Zu meiner großen Überraschung stimmte sie zu.
Wir trafen uns in einem Restaurant in Charlottenburg, näher bei ihrem Wohnort. Und in Friedrichshain, ganz in der Nähe meines Wohnortes. Friedrichshain war natürlich besser geeignet, um unsere kleine Geschichte fortzusetzen, da es seinen Namen indirekt von Friedrich dem Großen erhielt. Pankow, wo wir uns auch getroffen haben, hat nichts mit der Geschichte der Kaffeeriecher zu tun. Aber das Restaurant dort war schöner als die anderen, und alles, was danach folgte, auch. Die Geschichte selbst habe ich nie veröffentlicht.

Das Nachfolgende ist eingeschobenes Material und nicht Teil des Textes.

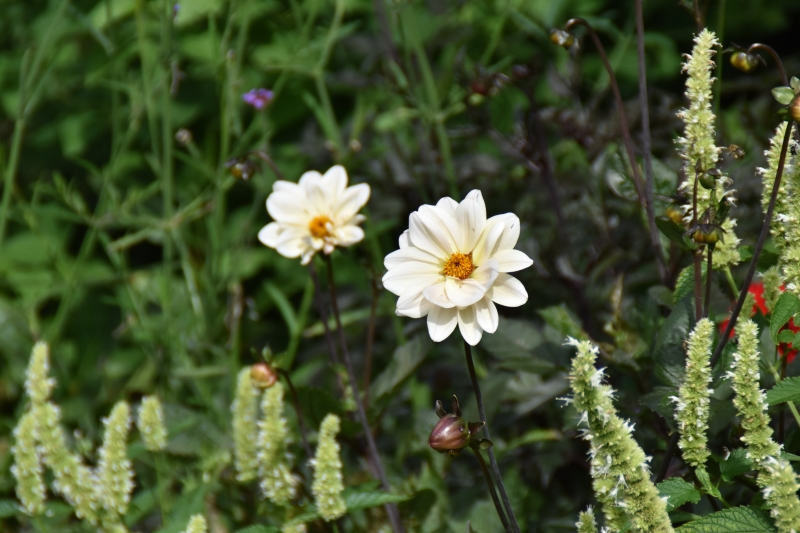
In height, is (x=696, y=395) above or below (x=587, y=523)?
above

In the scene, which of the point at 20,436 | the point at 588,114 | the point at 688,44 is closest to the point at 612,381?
the point at 588,114

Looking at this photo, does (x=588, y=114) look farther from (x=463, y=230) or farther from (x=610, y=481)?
(x=610, y=481)

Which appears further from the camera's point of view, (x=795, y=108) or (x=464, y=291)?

Du weißt es vielleicht nicht, aber der Geruch von Kaffee ist nachhaltig, besonders wenn man regelmäßig in der Nähe des Röst- und Brühvorgangs arbeitet. Er lässt sich nicht leicht wegwaschen, selbst wenn du es versuchst. Was sie nicht tat, zumindest nicht systematisch.
Was erklärt, warum ich das Kaffeearoma in ihrem Haar und auf ihrer Haut riechen kann, wenn sie neben mir liegt. Sehr angenehm, muss ich sagen.
Vielleicht werde ich eines Tages vorschlagen, einen neuen Buchstaben des Alphabets zu erfinden, ein vereinigtes K und R, für Kaffeeriechen. Vielleicht wären die Deutschen für einen solchen Vorschlag sogar offen.